Now let’s say you have a more typical, deeper team. How could you counter such a behemoth? First, we want to make sure the teams have equal strength. We don’t want to find that top-heavy or deep is better in the playoffs if one is fundamentally better. So I played with some Wp48 values across 10 players using Arturo’s regular season minute allocation to create a team that would also win just under 60 games, with the limitation that the top 4 players (by minutes played, and coincidentally WP48) would be worse than the top-heavy team’s top 4 players. I accomplished this by running out a squad with scores of: .25, .21, .19, .15, .13 (the starting five might be David Lee, Nicolas Batum, Brandon Roy, Russell Westbrook, and Kenyon Martin), .13, .11, .07, .06, .03, and 0 (for players beyond the tenth). How does this team do in the playoffs? With Arturo’s playoff minute allocation, this team should produce 15.5 wins in 19 games, or 16.23 in 20, meaning that they would still be a good pick to win the title but not quite as effective as the top-heavy team. So what should the ‘deep’ team do? Shorten their bench even more.
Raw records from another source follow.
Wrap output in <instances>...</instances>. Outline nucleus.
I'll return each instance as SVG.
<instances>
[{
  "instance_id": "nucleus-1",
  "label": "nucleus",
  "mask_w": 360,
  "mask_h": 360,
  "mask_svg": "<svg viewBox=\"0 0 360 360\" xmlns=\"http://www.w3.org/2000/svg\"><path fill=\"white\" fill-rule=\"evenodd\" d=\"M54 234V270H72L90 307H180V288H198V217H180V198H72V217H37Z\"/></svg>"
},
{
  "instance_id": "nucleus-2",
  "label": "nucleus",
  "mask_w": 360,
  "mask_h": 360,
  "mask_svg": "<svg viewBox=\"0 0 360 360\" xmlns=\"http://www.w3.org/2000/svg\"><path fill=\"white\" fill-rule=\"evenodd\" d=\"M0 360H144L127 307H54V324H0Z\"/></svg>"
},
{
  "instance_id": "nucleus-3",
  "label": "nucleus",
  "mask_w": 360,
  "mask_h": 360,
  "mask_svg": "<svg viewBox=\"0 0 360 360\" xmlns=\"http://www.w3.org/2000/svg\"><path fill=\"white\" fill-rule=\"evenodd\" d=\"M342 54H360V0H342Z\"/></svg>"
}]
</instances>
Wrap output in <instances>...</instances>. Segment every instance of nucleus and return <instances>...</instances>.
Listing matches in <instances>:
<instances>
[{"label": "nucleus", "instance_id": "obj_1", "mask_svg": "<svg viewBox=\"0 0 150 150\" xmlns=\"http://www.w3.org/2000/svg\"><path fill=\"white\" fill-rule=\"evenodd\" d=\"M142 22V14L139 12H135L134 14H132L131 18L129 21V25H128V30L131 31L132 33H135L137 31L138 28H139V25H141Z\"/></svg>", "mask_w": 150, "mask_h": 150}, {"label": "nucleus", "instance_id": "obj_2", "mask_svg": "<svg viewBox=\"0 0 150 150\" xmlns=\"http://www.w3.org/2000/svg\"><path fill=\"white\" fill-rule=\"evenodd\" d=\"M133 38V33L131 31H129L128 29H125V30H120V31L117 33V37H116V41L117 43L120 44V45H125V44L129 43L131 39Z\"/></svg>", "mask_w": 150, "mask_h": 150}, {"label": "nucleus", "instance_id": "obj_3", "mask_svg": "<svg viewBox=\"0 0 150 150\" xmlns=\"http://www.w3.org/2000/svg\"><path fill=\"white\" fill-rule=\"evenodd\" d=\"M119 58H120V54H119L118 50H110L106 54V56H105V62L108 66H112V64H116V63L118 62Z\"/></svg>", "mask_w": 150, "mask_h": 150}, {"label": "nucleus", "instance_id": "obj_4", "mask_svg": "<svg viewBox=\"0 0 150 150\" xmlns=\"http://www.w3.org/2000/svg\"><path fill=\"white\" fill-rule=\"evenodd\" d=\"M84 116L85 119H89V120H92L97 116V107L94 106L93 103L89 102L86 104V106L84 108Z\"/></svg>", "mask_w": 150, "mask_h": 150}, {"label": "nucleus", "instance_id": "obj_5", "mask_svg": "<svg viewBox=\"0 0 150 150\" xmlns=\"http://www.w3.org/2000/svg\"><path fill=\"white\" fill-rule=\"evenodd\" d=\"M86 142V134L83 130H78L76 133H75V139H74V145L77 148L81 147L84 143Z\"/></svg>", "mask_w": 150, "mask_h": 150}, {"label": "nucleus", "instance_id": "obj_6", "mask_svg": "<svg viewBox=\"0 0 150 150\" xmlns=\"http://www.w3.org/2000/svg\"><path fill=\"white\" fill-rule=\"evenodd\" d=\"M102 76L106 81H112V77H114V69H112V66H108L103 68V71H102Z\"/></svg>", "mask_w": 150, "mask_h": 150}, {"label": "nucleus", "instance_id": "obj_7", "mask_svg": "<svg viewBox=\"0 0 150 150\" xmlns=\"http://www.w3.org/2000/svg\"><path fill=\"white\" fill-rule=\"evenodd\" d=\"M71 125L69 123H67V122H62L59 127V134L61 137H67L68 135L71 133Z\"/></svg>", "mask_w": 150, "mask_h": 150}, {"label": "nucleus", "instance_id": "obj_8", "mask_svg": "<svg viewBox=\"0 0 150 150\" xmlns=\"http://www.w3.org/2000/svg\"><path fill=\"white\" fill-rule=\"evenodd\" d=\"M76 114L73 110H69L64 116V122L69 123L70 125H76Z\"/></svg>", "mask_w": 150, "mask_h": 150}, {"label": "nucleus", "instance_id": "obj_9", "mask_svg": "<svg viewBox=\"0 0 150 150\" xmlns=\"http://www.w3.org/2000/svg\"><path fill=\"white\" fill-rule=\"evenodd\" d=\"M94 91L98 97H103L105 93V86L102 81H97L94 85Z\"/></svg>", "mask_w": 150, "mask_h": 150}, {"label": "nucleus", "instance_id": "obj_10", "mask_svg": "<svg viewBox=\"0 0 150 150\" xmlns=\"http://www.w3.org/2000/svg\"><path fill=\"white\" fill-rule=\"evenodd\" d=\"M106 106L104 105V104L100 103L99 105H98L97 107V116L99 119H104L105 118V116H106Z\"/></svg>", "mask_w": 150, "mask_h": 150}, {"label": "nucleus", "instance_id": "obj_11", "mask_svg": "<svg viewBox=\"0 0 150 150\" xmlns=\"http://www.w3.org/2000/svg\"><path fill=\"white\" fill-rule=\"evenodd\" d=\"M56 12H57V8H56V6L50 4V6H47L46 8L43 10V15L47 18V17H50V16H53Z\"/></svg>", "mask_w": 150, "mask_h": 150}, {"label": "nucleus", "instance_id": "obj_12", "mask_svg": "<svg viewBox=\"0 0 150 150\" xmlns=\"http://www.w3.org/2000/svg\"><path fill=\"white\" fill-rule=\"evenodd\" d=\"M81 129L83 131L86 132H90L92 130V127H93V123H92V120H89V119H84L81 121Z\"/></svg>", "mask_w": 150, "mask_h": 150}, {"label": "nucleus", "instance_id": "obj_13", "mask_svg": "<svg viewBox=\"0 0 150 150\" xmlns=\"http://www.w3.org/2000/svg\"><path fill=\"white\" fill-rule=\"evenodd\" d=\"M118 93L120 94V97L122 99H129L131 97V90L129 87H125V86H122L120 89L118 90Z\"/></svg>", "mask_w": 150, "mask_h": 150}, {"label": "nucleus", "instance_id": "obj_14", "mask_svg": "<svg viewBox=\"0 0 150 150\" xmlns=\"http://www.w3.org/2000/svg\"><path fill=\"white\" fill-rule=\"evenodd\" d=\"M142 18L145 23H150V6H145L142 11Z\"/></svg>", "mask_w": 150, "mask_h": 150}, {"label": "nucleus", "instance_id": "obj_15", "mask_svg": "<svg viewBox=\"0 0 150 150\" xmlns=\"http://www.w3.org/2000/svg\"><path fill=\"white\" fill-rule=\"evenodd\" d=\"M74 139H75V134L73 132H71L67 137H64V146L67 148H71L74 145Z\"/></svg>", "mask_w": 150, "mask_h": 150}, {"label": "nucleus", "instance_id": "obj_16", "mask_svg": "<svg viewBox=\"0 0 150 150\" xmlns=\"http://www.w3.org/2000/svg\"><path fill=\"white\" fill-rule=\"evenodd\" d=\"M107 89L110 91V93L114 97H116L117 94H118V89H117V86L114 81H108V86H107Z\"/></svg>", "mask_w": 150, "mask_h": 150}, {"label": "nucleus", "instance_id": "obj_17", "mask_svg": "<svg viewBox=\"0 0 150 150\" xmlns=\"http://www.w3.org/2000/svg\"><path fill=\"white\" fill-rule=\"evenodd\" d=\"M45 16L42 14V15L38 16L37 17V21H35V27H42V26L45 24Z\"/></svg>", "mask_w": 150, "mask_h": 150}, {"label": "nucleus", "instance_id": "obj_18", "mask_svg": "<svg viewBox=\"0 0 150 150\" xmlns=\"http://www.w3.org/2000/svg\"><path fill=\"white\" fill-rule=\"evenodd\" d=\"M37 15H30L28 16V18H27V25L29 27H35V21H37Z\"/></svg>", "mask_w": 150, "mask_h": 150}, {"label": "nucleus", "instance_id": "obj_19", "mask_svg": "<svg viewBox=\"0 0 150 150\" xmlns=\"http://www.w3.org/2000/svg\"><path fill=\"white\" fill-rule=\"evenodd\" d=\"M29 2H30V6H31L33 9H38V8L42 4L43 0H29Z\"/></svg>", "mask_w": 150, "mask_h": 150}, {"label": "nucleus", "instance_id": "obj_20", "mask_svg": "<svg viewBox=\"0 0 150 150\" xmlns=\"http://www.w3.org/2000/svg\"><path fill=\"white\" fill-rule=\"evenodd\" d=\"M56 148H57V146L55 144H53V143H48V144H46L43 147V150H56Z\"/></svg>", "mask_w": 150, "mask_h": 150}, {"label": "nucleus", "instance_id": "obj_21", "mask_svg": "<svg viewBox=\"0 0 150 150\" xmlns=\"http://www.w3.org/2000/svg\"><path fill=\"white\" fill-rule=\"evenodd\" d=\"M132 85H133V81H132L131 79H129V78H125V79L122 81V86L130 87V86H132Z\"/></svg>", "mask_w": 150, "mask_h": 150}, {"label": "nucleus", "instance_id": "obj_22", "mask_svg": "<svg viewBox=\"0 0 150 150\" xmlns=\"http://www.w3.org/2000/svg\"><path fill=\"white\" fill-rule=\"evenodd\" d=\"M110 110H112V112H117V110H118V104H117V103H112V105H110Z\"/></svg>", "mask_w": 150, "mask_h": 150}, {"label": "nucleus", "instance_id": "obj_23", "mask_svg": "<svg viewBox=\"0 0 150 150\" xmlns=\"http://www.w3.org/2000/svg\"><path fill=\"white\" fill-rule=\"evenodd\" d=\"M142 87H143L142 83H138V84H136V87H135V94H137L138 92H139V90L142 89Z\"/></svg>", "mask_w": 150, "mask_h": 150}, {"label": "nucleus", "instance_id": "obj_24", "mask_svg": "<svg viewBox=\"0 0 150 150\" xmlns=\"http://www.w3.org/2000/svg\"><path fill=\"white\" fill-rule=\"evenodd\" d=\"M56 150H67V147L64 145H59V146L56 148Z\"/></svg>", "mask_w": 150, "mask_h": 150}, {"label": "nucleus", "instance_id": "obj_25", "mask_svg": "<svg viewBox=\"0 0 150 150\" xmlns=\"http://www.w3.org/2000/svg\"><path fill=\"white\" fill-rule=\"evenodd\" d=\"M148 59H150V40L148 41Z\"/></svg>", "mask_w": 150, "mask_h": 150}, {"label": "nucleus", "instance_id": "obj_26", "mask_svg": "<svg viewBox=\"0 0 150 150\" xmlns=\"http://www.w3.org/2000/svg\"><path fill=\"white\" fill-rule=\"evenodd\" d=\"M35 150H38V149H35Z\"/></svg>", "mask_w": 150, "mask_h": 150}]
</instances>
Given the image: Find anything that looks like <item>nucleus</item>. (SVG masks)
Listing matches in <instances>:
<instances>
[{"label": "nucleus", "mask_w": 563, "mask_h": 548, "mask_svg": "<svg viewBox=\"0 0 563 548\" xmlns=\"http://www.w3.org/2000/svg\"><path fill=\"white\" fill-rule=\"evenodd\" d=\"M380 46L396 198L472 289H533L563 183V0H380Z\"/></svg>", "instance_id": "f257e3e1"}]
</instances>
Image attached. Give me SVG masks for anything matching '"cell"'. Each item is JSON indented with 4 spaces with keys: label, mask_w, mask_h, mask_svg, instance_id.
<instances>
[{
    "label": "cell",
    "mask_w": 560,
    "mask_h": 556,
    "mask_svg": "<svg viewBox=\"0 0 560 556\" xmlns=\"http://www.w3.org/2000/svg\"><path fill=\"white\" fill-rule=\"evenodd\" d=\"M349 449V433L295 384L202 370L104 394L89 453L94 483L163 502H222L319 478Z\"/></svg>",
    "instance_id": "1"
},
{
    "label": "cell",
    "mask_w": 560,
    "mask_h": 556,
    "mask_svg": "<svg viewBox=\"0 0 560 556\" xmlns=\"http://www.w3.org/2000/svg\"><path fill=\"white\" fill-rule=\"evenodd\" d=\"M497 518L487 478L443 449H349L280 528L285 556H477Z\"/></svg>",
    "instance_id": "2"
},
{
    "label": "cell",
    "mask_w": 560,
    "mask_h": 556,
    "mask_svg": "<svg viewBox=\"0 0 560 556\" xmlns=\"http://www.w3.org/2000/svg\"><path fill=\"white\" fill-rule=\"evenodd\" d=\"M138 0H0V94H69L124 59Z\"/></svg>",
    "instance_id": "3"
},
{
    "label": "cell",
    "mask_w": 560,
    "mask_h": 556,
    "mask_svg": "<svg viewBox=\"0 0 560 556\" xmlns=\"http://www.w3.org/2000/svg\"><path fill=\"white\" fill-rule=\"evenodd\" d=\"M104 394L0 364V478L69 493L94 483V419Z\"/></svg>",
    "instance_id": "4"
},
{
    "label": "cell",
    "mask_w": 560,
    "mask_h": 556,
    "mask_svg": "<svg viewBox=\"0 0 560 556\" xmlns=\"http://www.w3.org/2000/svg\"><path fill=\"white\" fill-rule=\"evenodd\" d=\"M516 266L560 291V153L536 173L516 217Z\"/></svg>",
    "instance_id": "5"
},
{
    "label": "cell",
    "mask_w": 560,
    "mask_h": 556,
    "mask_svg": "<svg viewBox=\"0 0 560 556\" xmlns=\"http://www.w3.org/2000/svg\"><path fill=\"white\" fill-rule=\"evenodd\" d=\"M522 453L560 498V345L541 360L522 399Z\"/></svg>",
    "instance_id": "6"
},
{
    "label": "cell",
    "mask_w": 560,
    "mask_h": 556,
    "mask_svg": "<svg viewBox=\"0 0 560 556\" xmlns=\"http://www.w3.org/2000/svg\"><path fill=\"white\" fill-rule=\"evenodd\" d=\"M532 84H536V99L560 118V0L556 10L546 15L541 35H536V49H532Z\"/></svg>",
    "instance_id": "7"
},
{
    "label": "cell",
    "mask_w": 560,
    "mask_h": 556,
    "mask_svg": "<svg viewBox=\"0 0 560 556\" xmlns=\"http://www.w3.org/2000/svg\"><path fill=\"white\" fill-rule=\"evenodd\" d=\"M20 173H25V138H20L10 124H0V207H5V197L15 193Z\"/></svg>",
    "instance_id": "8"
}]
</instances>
As it stands, the top-heavy team (which is using an average playoff team’s minute allocation) is giving 19% of its minutes to guys who aren’t very good. Why should you do that? The deep team can sit everyone after the 8th man and have the top 8 guys play an extra 2.5 minutes per game. Now, in 19 games the deep team wins 16.4 games – more than the top-heavy team. So if you really shorten up your bench and run an 8 man rotation, you can be as effective, if not more so, even when your top four guys aren’t as good as the other team’s top four. If you’re worried about fatigue, you can produce the same 16 wins as the top-heavy team by just giving players four through eight extra minutes (player four still only plays 33.6 minutes per game), and your top three play just as much as the top three on the other team.
In the end, I think this is still what Arturo was talking about. The playoffs aren’t quite the same as the regular season because coaches shorten their bench and play the starters more minutes, which makes them more important. But that doesn’t mean that a deeper team, who has equal talent that is more spread out, can’t compete. It means that they have to be willing to shorten their bench even more than the other guy, to further cut out the weak contributions of the mid and deep bench players and emphasize the top 7 or 8 guys. With the particular numbers I used, your top players could be 2 or 3 playoff wins worse and you can make it up by giving your middle players more minutes. In the end, it comes down to a game of chicken: which coach is willing to run his best players the most?